Rz. 1
Die Bestimmung ist im Zusammenhang mit der nach § 1975 BGB durch die Anordnung der Nachlassverwaltung oder Eröffnung des Nachlassinsolvenzverfahrens herbeigeführten Sonderung des Nachlasses vom Eigenvermögen zu sehen. Der Grund für die Vermögenssonderung ist, dass den Nachlassgläubigern die Befriedigung aus dem ungeschmälerten Nachlass möglich bleiben soll. Da die mit dem Anfall der Erbschaft eingetretene Vereinigung von Nachlass und Eigenvermögen des Erben rückgängig gemacht werden soll, bestimmt § 1976 BGB, dass die infolge der Konfusion (Vereinigung von Recht und Forderung) oder Konsolidation (Vereinigung von Recht und Belastung) erloschen Rechtsverhältnisse kraft Gesetzes rückwirkend als weiterhin vorhanden, "nicht erloschen gelten". Die Rechtsfolge tritt automatisch ein. Dadurch steht der Nachlass den Nachlassgläubigern (wieder) vollständig zur Verfügung.
Rz. 2
Der Rechtsgedanke des § 1976 BGB gilt immer dann, wenn der Bestand des Nachlasses im Zeitpunkt des Erbfalls Grundlage der Berechnung einer Forderung gegen diesen ist. Ähnliche Bestimmungen sind enthalten in § 1991 BGB (dürftiger oder mit Vermächtnissen und/oder Auflagen überschwerter Nachlass), § 2143 BGB (Eintritt der Nacherbfolge), § 2175 BGB (Vermächtnis einer dem Erblasser gegen den Erben zustehenden Forderung) und § 2377 BGB (Erbschaftskauf).
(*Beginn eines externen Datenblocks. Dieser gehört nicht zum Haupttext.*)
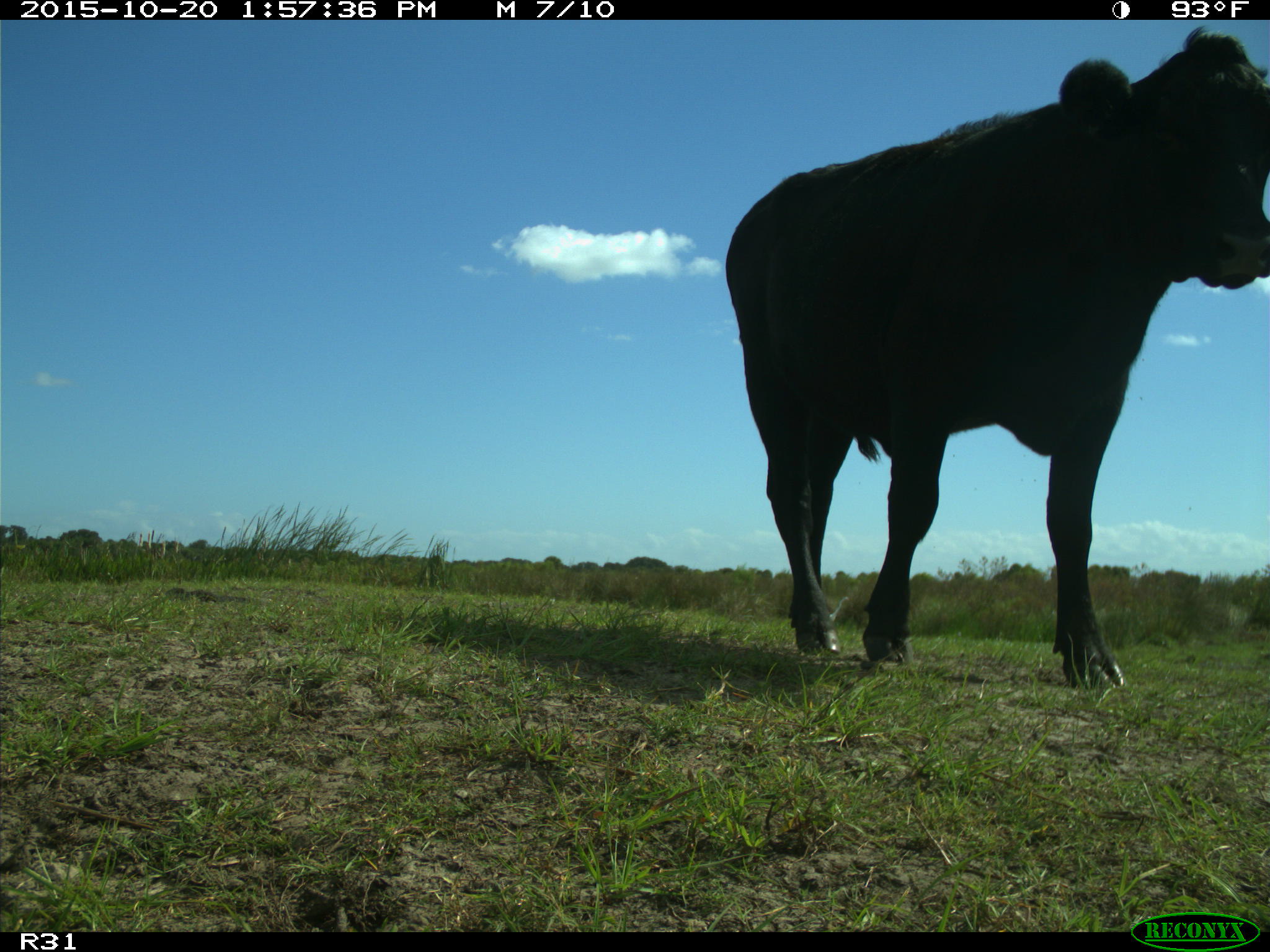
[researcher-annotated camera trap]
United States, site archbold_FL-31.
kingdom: Animalia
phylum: Chordata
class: Mammalia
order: Artiodactyla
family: Bovidae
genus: Bos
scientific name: Bos taurus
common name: domestic cow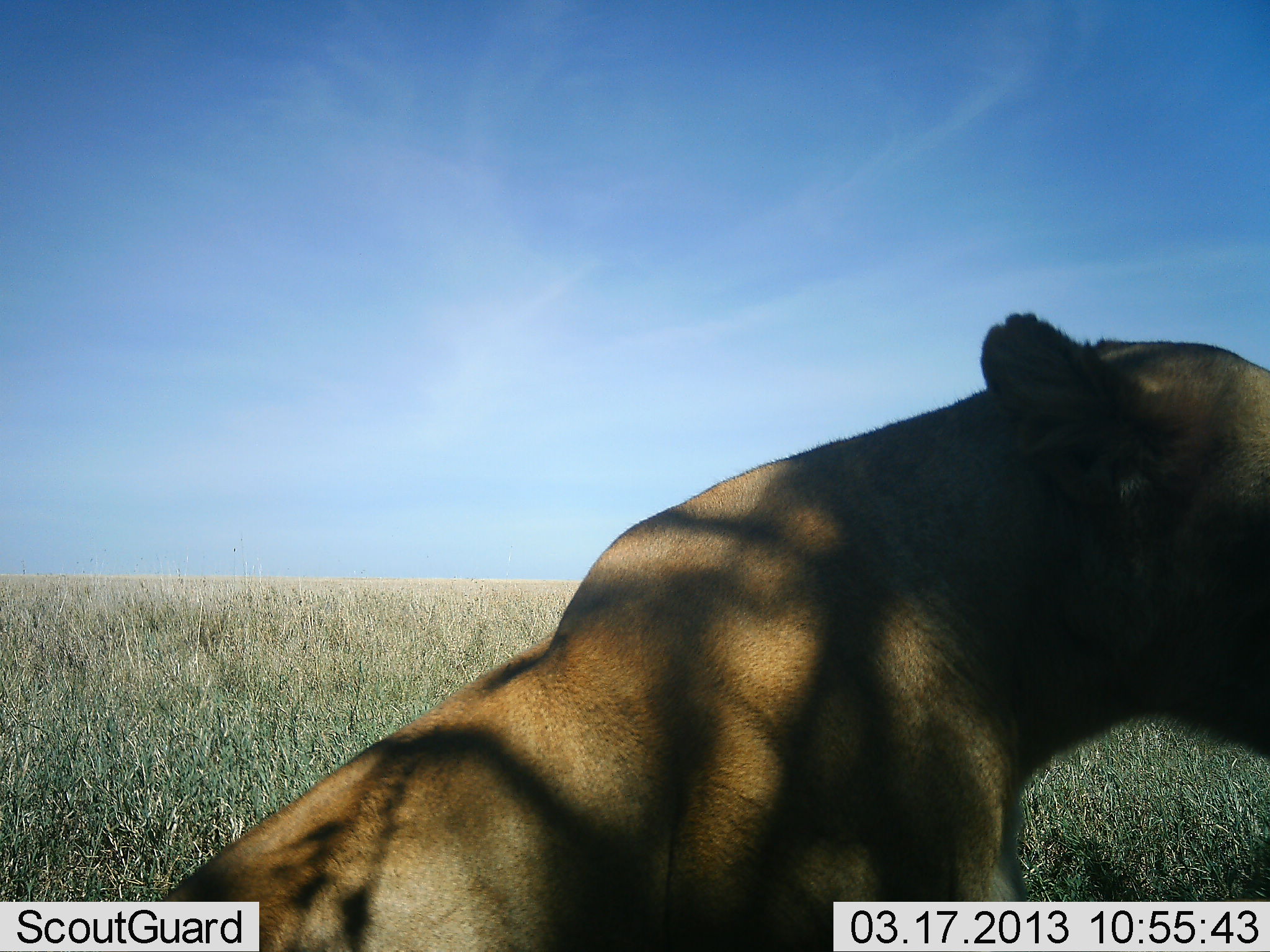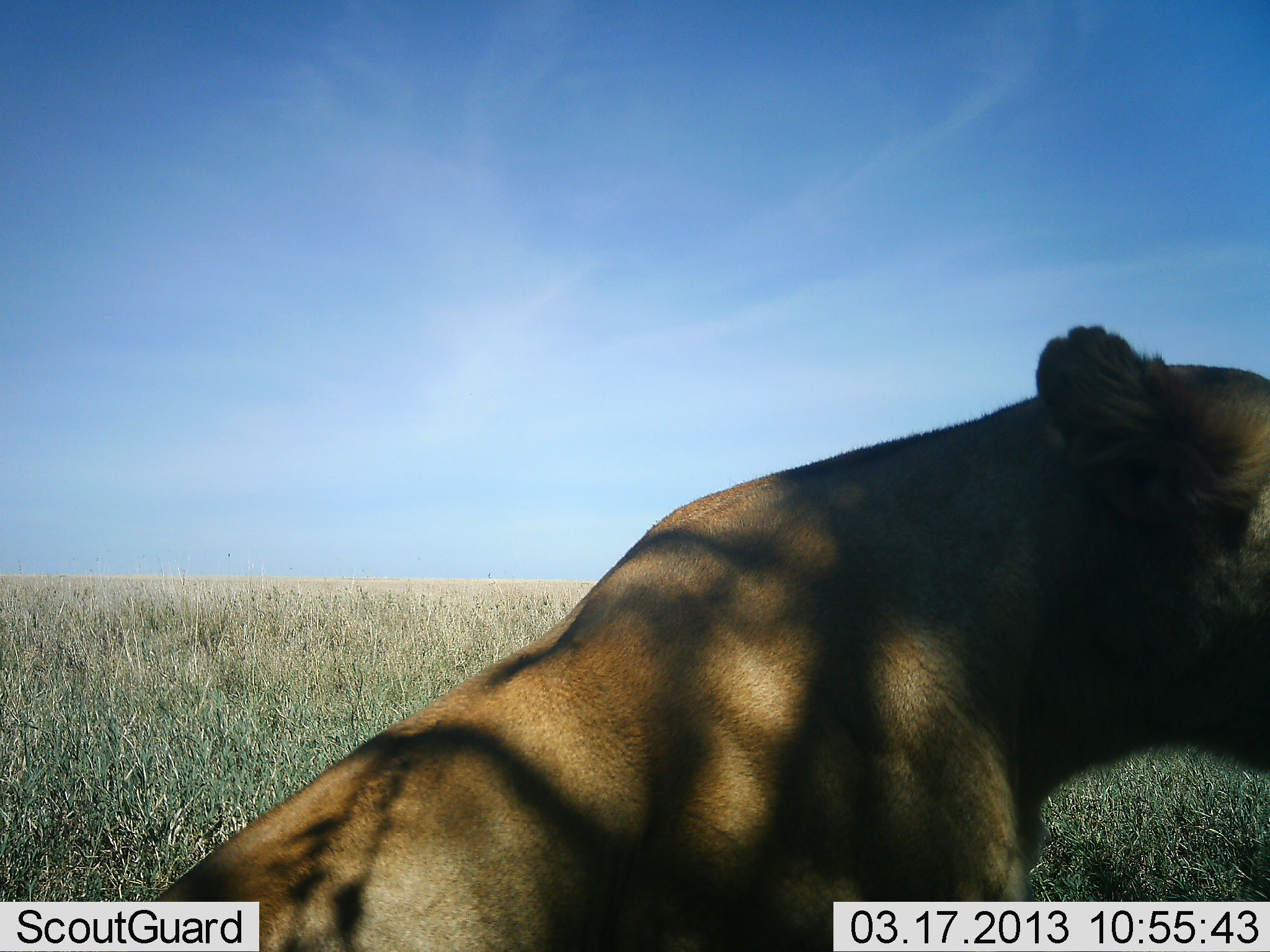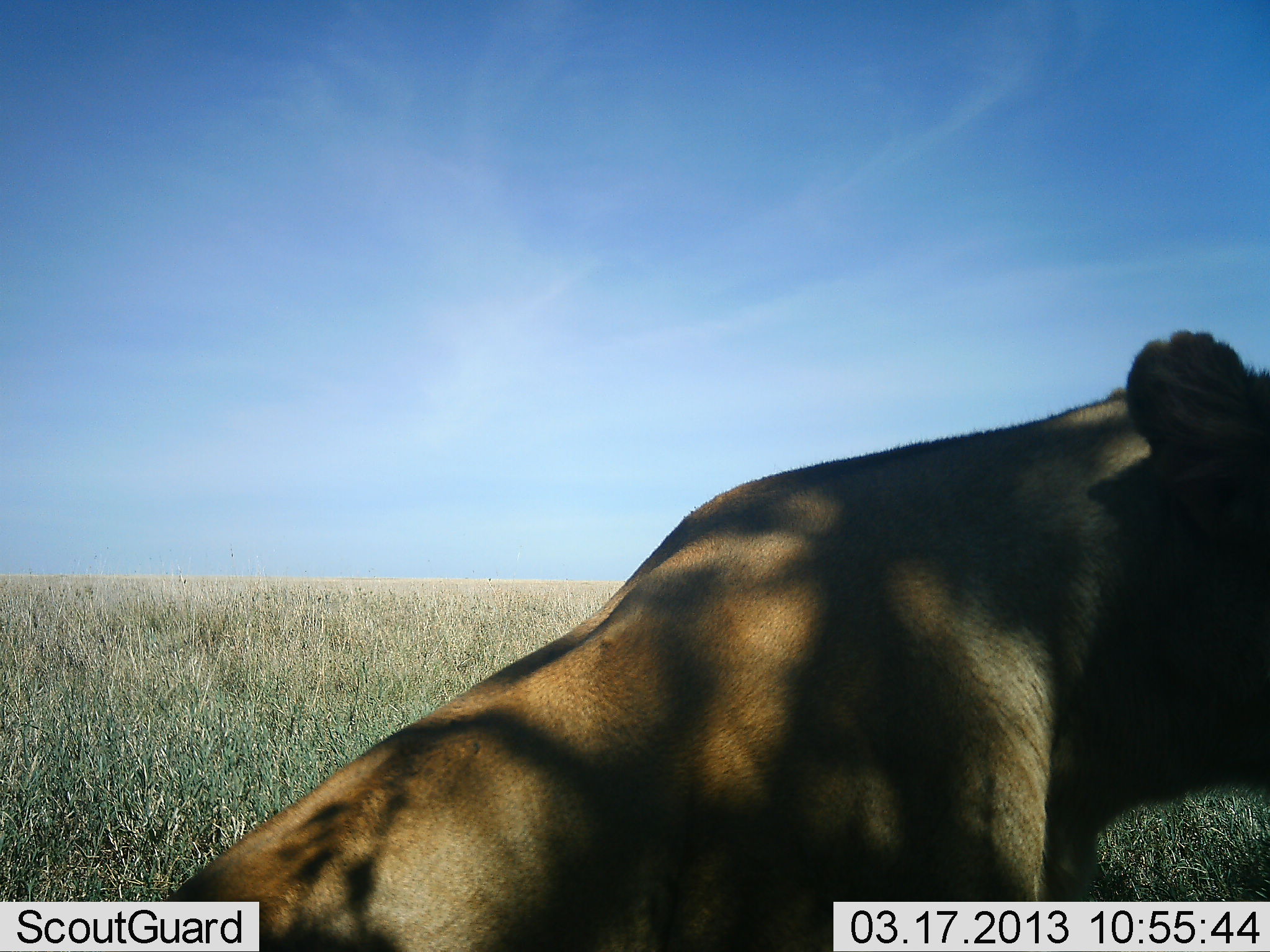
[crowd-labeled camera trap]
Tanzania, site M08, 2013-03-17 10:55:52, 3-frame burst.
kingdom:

In den Fällen der §§ 1991, 2175 und 2377 BGB wird die Vereinigung von Recht und Verbindlichkeit jedoch nur mit relativer Wirkung – im Verhältnis zu dem jeweilig Betroffenen – rückgängig gemacht. Ist Verwaltungstestamentsvollstreckung angeordnet, findet eine Vereinigung von Recht und Verbindlichkeit oder Belastung nicht statt, weshalb es einer (entsprechenden) Anwendung des § 1976 BGB nicht bedarf.
Rz. 3
Für die Berechnung der Erbschaftsteuer gelten die infolge des Anfalls durch Vereinigung von Recht und Verbindlichkeit oder von Recht und Belastung erloschenen Rechte auch dann nicht als erloschen, wenn es an den Voraussetzungen des § 1976 BGB fehlt. Die Vereinigungswirkung ist deshalb hier nicht zu berücksichtigen (§ 10 Abs. 3 ErbStG). Auch wenn die Haftung des Erben endgültig unbeschränkbar geworden ist, bleibt die Bestimmung anwendbar (§ 2013 Abs. 1 S. 1 BGB).